Copy word for word the part of the entries that opens with the line containing "Referring to the" and continues through the last entry.

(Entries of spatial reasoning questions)
━━━━━━━━
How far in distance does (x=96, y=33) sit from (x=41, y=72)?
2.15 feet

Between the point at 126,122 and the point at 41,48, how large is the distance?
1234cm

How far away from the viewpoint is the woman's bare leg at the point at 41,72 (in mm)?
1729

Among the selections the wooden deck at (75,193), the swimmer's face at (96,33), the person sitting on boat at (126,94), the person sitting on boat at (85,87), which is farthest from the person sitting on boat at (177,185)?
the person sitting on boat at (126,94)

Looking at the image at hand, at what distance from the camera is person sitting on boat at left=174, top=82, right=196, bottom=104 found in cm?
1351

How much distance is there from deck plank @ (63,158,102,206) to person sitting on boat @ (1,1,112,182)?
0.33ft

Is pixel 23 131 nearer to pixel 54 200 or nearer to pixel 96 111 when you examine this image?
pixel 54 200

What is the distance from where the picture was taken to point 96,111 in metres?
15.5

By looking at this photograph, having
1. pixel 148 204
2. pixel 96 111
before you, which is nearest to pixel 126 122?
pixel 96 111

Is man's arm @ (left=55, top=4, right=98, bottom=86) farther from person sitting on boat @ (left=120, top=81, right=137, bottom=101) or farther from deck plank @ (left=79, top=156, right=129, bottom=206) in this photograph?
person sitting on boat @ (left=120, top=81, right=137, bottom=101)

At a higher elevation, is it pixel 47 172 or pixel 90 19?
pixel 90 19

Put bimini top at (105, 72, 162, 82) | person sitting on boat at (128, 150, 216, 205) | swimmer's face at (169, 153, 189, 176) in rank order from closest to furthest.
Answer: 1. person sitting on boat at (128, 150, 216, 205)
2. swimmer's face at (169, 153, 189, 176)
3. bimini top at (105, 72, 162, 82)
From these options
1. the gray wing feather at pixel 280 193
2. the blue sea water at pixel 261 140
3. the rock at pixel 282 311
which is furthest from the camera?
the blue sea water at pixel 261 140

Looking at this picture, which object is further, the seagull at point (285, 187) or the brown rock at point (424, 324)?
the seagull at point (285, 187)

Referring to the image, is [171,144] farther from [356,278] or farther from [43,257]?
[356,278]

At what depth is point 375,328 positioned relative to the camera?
━━━━━━━━
## EXERCISE ANSWER
Referring to the image, is [171,144] farther from [356,278] or farther from [43,257]?
[356,278]

At what depth is point 375,328 positioned relative to the camera?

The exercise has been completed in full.